SKETCH GALLERY: Tommaso Ortino
"Mozart in the Jungle" (Amazon TV Show) had decided to shoot its first 5 episodes of season 3 in Venice Italy. Main director/writer of those episodes wanted to end the 5 episodes with a big event, a final concert of a fictional Music Festival in the City to be at night next to Canal Grande. We started talking about a barge floating, a floating concert.
At that point I had been in Venice multiple times. I’m Italian and was born and raised in Florence. I knew Venice during the 90s because I visited my friend who was from there and went to various Biennale events (film festival, art shows and so forth). The city was familiar but I realized as soon as I got there that it was still a beautiful foreign world. So staying there, walking around the city at night when it becomes a solitary, dark, magical affair, discovering its life rhythm, starting to master the maze aspect of the main island, learning about its history, visiting its darkest corners, its most treasured possessions and the various point of views one can look at it, I started to be able to imagine a version, my version of this final concert.

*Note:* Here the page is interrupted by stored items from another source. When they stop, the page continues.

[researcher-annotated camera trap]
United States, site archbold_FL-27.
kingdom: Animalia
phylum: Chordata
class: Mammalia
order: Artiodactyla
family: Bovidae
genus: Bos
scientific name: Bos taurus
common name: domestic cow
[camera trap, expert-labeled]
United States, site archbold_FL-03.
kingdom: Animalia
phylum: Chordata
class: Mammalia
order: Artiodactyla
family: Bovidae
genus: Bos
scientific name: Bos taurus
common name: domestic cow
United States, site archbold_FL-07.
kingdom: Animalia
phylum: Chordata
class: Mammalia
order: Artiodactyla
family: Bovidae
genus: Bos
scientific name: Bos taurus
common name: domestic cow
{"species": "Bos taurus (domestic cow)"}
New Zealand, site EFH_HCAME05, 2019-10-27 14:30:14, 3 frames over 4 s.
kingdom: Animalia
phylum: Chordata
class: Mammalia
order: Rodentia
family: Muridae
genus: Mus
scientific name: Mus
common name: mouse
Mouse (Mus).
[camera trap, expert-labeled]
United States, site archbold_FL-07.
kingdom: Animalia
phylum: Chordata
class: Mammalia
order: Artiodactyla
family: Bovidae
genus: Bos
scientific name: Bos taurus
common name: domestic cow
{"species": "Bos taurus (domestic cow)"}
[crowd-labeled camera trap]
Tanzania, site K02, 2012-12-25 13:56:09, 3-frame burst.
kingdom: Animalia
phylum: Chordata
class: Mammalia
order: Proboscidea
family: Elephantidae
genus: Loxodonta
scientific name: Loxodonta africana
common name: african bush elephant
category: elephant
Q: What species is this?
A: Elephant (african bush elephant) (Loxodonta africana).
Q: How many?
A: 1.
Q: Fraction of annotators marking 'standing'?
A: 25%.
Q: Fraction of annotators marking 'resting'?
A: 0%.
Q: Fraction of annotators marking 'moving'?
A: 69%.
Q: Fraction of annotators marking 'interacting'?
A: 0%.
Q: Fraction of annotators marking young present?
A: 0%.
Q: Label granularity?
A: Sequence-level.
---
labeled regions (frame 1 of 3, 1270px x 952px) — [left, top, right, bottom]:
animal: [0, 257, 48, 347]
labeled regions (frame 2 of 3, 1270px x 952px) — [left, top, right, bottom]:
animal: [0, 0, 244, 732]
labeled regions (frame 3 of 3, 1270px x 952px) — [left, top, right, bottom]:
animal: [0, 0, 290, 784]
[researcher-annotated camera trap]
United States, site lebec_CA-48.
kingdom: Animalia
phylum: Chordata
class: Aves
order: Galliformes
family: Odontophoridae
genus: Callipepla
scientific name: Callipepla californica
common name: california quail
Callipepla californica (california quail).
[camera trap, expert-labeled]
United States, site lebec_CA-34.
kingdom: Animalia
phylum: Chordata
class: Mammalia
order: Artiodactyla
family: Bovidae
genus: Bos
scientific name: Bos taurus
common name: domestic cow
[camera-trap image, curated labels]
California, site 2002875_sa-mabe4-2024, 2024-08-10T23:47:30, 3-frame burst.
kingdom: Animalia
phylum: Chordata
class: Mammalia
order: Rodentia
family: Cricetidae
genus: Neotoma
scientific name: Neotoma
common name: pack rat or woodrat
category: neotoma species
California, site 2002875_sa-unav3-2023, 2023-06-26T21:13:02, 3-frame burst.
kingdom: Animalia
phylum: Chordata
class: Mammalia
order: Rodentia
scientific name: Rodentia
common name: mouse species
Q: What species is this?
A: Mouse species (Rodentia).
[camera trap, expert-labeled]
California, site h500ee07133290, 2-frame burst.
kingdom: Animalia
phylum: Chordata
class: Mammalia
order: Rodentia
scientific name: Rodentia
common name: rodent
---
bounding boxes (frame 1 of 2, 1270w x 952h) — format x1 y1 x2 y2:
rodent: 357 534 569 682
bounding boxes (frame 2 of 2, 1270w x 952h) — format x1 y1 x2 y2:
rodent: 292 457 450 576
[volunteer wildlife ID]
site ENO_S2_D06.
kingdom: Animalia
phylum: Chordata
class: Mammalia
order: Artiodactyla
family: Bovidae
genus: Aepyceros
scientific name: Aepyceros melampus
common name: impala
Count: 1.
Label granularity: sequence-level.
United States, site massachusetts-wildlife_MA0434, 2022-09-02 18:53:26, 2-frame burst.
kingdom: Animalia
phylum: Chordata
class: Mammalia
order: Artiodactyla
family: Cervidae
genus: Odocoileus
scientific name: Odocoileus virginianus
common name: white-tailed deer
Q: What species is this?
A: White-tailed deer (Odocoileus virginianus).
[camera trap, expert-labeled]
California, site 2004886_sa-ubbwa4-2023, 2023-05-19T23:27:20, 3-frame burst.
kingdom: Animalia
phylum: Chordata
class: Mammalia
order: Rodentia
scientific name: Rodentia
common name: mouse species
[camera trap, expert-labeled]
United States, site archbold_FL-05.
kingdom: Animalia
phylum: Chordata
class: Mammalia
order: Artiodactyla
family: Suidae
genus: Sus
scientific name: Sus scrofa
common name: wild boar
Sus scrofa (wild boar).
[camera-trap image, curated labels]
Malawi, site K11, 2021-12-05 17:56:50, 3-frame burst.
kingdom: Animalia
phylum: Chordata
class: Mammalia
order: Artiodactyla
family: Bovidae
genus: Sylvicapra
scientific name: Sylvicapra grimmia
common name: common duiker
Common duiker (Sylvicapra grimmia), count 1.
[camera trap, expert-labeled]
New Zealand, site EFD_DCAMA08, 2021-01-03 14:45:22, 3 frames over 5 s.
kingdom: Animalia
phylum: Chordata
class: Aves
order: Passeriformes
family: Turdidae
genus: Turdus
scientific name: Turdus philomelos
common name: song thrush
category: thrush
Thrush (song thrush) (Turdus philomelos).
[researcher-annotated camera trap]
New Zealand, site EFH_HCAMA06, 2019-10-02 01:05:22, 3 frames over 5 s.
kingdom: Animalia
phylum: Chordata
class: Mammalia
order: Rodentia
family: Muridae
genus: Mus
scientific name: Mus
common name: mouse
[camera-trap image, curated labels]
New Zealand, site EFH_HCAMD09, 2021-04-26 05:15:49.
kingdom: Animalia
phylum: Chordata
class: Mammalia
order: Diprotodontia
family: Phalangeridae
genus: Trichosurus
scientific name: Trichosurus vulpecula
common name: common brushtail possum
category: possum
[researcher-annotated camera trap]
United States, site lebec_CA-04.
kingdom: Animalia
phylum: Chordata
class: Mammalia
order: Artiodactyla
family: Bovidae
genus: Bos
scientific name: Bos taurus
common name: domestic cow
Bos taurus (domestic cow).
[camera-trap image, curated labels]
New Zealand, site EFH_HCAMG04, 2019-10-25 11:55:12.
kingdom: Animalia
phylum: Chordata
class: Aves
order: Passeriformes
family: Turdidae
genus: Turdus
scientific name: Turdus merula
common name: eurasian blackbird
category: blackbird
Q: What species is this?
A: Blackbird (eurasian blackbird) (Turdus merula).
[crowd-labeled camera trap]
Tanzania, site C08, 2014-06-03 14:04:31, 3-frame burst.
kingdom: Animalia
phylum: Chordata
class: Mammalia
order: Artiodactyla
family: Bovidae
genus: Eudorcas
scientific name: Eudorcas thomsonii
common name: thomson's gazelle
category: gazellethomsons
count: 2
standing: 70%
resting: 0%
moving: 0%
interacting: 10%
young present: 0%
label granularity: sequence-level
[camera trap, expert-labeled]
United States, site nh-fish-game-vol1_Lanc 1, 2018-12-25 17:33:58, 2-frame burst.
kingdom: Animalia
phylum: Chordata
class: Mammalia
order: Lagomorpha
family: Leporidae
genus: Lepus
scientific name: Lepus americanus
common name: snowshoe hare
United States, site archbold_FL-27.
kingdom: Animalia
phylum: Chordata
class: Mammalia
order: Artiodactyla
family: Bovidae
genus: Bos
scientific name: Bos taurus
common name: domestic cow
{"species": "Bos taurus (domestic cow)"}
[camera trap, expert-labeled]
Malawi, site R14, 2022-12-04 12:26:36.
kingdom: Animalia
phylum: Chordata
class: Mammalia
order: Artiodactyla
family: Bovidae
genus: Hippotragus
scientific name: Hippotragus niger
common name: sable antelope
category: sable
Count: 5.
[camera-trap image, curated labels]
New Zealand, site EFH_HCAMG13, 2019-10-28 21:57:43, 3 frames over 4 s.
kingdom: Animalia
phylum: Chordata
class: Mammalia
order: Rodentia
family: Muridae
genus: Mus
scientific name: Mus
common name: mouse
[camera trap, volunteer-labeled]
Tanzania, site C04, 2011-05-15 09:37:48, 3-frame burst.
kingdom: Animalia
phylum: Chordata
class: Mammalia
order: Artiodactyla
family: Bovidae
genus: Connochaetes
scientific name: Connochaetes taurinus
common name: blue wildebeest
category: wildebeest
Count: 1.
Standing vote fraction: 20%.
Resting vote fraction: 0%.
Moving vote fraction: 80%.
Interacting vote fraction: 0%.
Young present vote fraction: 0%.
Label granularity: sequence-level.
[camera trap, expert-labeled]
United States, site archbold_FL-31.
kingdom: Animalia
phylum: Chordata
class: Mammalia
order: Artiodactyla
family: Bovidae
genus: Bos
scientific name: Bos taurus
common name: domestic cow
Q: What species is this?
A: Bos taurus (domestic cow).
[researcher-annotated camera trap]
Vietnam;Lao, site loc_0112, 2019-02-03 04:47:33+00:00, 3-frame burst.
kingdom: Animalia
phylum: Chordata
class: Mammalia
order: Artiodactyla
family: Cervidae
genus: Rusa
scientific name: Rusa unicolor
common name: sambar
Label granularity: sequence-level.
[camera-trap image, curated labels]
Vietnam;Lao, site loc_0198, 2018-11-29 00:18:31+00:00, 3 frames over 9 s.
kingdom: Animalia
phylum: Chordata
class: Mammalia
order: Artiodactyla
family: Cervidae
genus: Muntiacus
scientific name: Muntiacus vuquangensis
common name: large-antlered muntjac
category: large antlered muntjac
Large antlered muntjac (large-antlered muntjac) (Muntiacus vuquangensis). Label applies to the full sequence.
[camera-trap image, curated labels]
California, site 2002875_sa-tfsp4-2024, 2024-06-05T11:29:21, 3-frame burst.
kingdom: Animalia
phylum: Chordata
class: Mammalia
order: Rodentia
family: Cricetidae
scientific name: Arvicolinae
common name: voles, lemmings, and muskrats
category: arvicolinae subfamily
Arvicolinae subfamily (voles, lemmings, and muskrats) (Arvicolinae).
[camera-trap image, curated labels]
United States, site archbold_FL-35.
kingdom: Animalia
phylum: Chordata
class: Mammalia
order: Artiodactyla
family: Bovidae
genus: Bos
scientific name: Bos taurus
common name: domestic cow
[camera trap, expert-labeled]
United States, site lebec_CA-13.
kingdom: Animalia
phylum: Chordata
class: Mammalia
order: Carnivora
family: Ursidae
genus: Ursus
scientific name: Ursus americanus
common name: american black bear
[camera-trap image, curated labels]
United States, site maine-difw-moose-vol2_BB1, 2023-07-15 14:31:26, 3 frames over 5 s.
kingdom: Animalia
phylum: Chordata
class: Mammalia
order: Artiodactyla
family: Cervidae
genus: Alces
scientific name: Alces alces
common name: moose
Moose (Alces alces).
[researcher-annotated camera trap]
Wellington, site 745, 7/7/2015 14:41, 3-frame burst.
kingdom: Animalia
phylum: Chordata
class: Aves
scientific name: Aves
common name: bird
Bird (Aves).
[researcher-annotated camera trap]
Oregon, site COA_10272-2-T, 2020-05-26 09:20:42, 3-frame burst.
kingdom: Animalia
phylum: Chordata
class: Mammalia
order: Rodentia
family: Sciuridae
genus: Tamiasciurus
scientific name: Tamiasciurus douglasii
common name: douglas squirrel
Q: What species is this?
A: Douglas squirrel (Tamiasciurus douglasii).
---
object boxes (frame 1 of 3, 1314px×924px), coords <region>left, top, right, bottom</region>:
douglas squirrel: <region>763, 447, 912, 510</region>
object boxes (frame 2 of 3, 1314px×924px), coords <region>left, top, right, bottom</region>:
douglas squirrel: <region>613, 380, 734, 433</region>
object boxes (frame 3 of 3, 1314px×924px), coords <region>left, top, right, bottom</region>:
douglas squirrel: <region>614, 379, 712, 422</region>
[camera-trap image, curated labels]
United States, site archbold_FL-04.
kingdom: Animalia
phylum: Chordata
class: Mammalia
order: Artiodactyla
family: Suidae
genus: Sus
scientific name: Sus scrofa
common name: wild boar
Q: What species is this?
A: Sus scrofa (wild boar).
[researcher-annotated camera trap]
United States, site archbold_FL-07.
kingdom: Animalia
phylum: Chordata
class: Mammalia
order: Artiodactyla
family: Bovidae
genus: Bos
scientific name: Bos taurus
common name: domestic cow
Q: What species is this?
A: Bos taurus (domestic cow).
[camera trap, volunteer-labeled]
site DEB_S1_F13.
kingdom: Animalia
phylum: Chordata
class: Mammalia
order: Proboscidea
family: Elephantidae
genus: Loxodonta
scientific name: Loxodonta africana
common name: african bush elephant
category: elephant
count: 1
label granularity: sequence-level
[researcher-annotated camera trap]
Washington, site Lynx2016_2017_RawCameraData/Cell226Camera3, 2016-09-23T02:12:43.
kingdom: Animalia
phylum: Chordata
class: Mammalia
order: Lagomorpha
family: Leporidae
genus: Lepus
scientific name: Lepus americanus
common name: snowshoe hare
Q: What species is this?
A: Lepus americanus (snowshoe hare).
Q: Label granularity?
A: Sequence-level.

I then researched way to make it happen in a real world. I wanted to create rafts that would float, meet and mingle with the Canal Grande and the city. When I found ways to actually make it happen I then decided to propose it to director and all of our team (producers, Dp and so forth). At that moment to make my presentation stronger and clear I decided I needed to sketch it with colors.
I knew I was proposing something a bit new, challenging and that would bring up many questions and maybe some opposition. I did not know yet how to fully achieve it either. But I knew it was important to propose and give a glimpse of something attractive. The sketch had to give an attractive image to my idea and at the same time it had to contain all I learned about Venice. One other element was to show what I thought would be the lighting scheme that I had in mind. This was really to help the DP also envision how we would light it.
So I did these sketches.
I knew when I finished them that I achieved what I wanted. I had rendered exactly the atmosphere of it. I rendered the Venice I saw at night with its colors and grand sensual and intimate solitude. I was showing how we could light the scene without disrupting “my” Venice around it and I respected in the sketches the realities of budget and time I was given. The sketches represented in the best way my idea that was something new and unexpected but in so many ways doable and clearly attractive and beautiful.
Two months after the sketches were done we basically faithfully recreated them and to my amazement they really become the “guiding light” of that final long concert scene.